Brief> Copy the items below, starting with the line that contains "In looking at" and continuing through the end of the items, with both ends included. Leave the pictures out of your copy.

Spatial relationship records:
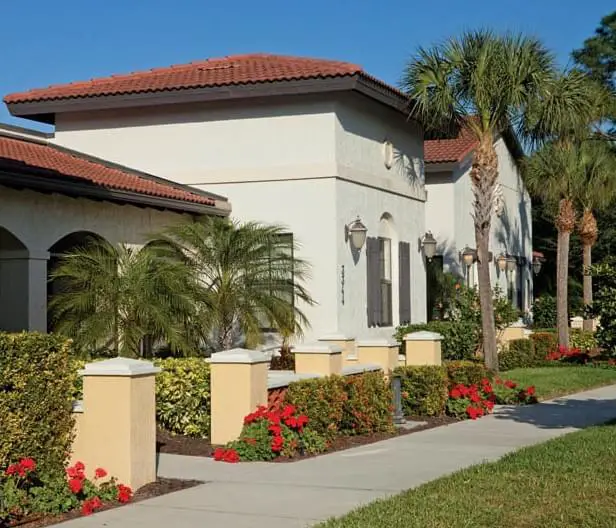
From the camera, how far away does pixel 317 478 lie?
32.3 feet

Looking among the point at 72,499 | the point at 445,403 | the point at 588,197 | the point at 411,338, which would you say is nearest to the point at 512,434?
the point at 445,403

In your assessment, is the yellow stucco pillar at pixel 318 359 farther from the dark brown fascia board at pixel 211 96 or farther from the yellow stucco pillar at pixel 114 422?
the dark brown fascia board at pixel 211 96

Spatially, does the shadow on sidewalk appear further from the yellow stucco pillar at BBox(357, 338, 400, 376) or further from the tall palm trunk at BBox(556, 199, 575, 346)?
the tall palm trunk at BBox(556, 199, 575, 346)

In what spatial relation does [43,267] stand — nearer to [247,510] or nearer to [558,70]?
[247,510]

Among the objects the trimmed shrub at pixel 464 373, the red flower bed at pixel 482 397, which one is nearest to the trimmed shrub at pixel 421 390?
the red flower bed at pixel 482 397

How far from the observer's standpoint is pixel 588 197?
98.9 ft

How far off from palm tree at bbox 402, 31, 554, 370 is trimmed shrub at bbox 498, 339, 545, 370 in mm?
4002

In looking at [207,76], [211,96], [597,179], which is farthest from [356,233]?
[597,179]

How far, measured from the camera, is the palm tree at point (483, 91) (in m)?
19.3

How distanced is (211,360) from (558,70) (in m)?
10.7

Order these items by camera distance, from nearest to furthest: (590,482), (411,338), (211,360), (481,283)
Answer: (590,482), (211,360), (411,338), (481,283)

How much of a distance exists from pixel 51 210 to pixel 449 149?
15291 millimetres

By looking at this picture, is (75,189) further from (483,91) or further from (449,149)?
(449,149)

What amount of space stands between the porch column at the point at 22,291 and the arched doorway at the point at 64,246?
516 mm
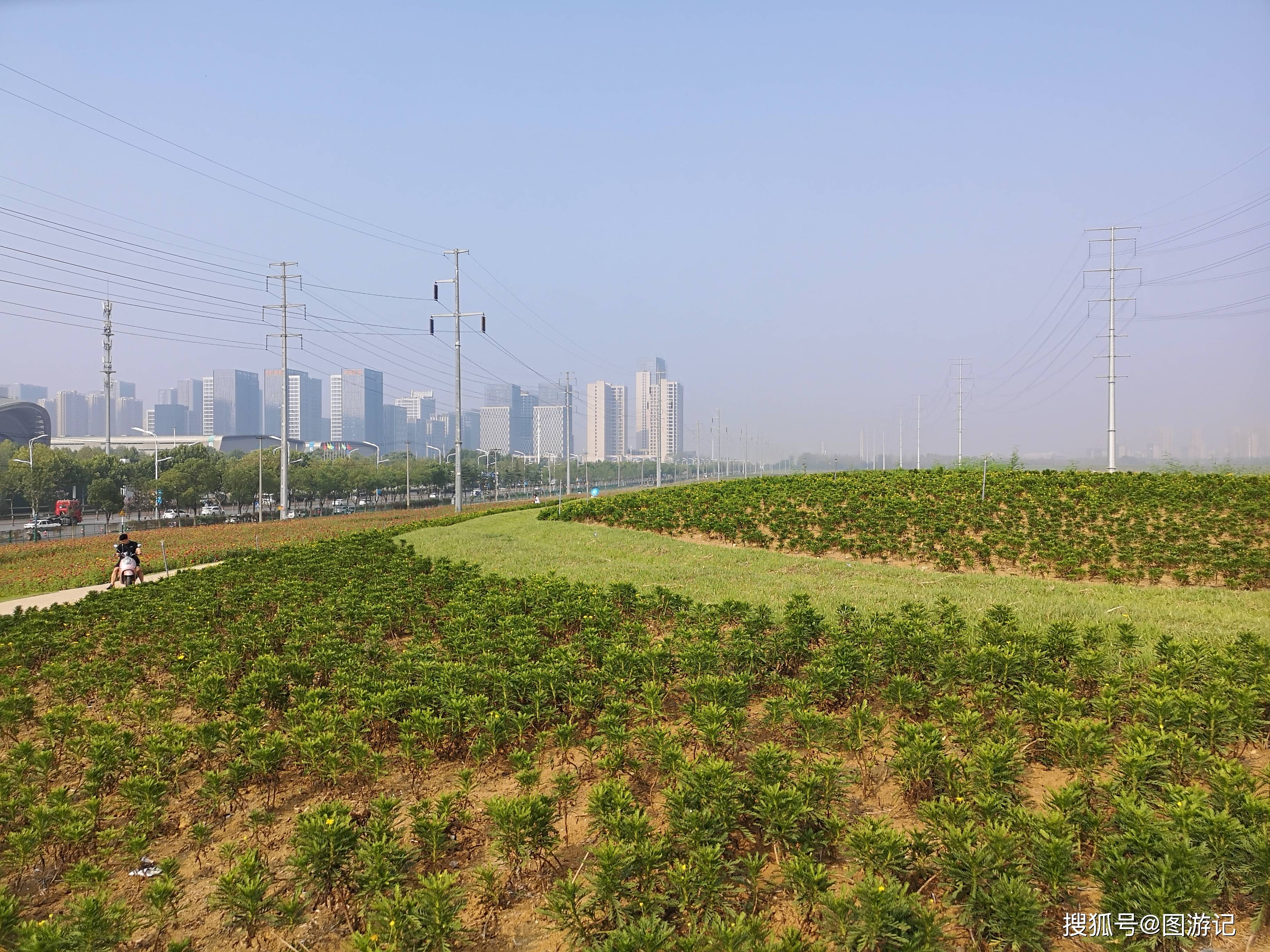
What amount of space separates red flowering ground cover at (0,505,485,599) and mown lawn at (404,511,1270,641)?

Right answer>
In looking at [207,76], [211,96], [597,179], which is farthest from [356,233]?
[597,179]

How far, measured from the camera, is the palm tree at point (483, 91) (in m)?
19.3

How distanced is (211,360) from (558,70) (in m)?
10.7

Order these items by camera distance, from nearest to furthest: (590,482), (411,338), (211,360), (481,283)
Answer: (590,482), (211,360), (411,338), (481,283)

How much of a distance exists from pixel 51 210 to pixel 449 149?
15291 millimetres

By looking at this picture, is (75,189) further from (483,91) or further from (449,149)?
(449,149)

What amount of space stands between the porch column at the point at 22,291 and the arched doorway at the point at 64,246?
516 mm
What amount of space separates red flowering ground cover at (0,505,485,599) and mown lawn at (404,511,1270,641)?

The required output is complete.